En effet, ce qui n’était qu’un concept laborieux est devenu une œuvre certes conceptuelle, mais très abordable car simple (pas simpliste) et comique. Et très critique.
La musique classique, c’est plus difficile, élitiste, traditionaliste, et c’est bien plus chiant (avec le solfège, les partitions, et le chef d’orchestre) que les percussions. Un métronome remplace l’homme, et, avec deux baguettes ou tout ce qui vous tombe sous les mains, on tape sur tout ce qui bouge ou ne bouge plus, « objets » du quotidien allant de… disons du tampon encreur au ventre d’un hospitalisé.
L’officier de police Amadeus Warnebring est né dans une illustre famille de musiciens. Ironie du sort, il déteste la musique, elle lui est même physiquement insupportable. Sa vie bascule le jour où un groupe de « terroristes » déjantés décide d’exécuter, illégalement et dangereusement, une œuvre expérimentale en utilisant la ville comme instrument de musique… s’attaquant aux institutions.

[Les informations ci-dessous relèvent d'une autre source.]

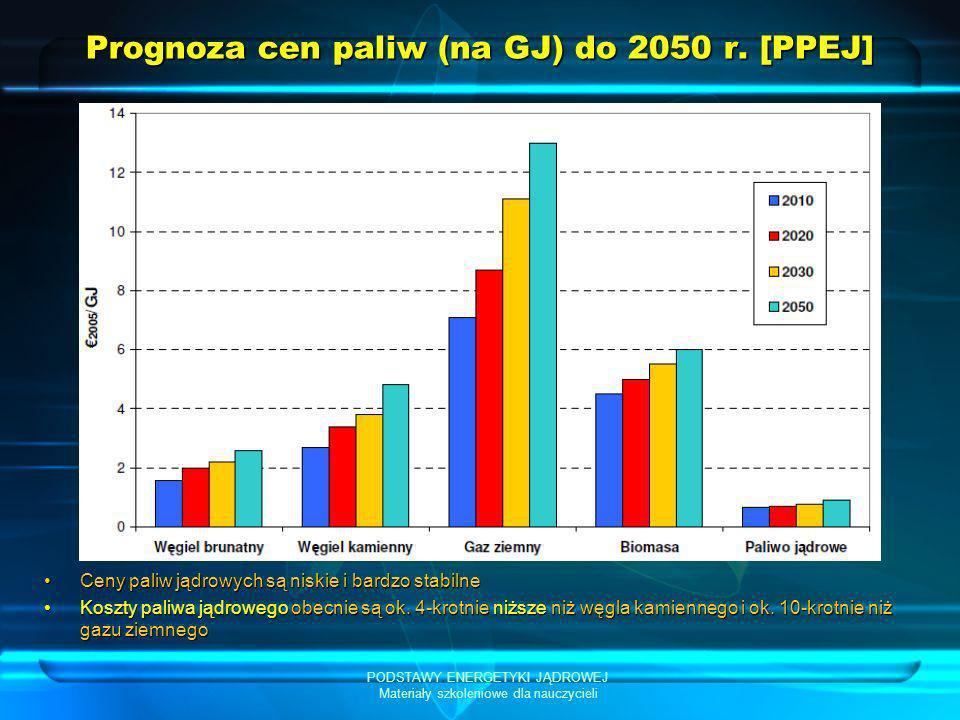 Prognoza cen paliw (na GJ) do 2050 r. [PPEJ]
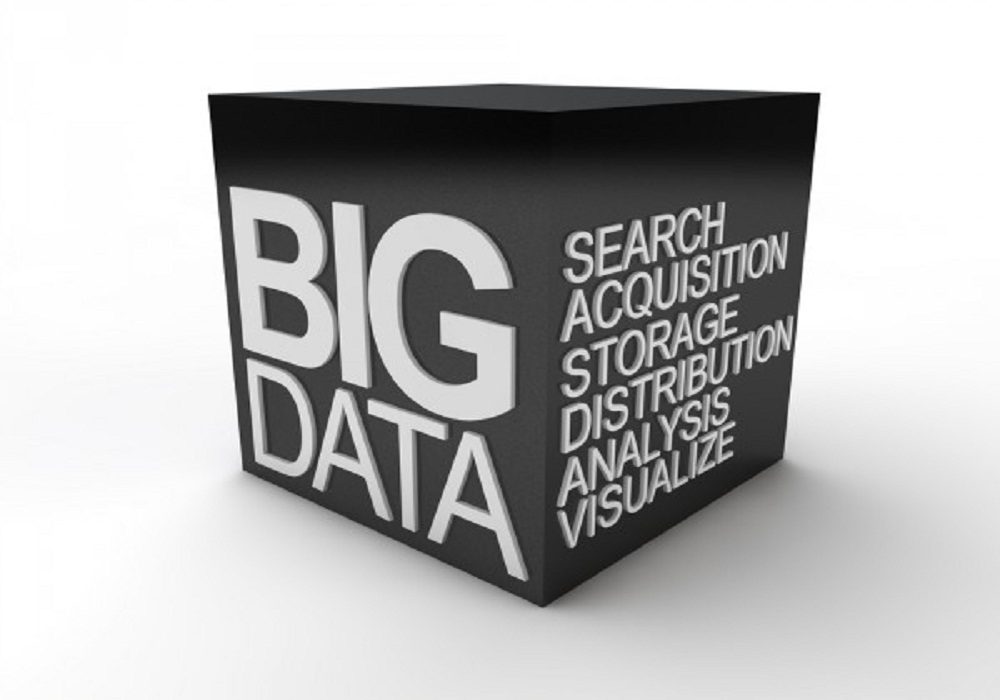 How big data is being used and what's holding it back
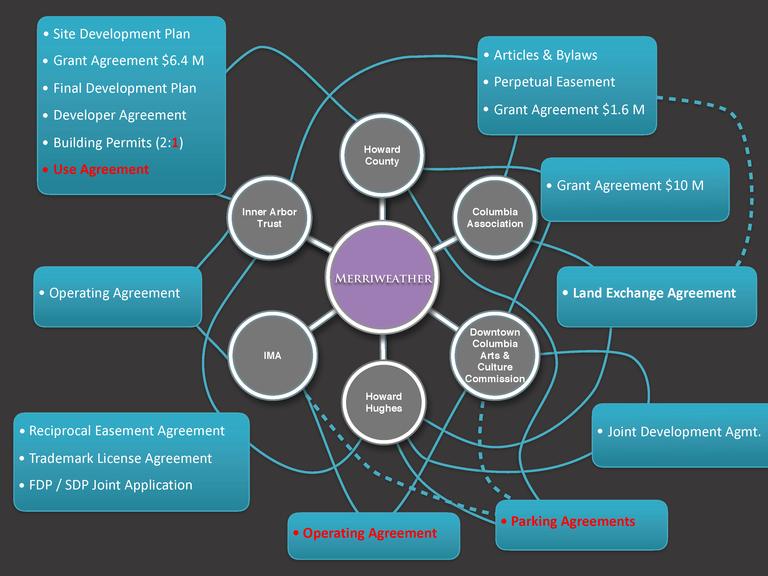 Organizational relationships in Merriweather development
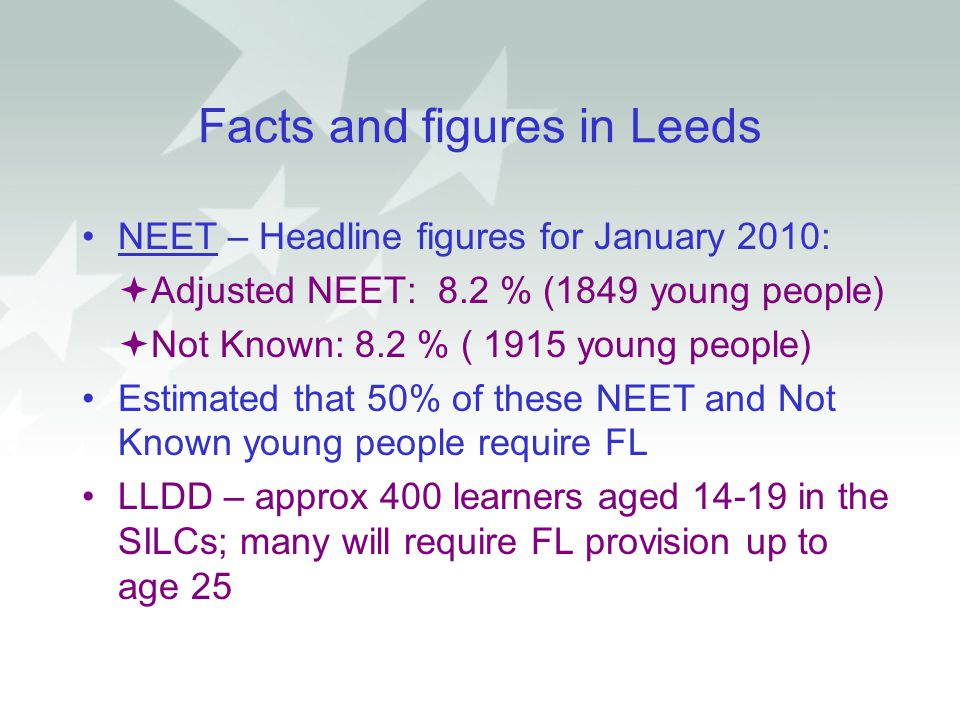 Facts and figures in Leeds NEET – Headline figures for January 2010:  Adjusted NEET: 8.2 % (1849 young people)  Not Known: 8.2 % ( 1915 young people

Ont lieu quatre performances aux titres provocateurs, et pas mal de désordre.
Il y a dans cette histoire sulfureuse un élément fantastique, qu’on ne perçoit pas tout de suite, qui ajoute à son charme. Et une aimable invraisemblance.
Qui, même exclu du conservatoire, parviendrait à un tel résultat sonore en quelques jours ? "L'enregistrement seul a duré un an, suivi ensuite par une longue période de mixage, supervisée par le compositeur Magnus Börjeson chargé d'utiliser les sons du groupe avec ses propres compositions." Lequel joue – c’est le cas de le dire – à l’instar des autres musiciens, sous son propre nom.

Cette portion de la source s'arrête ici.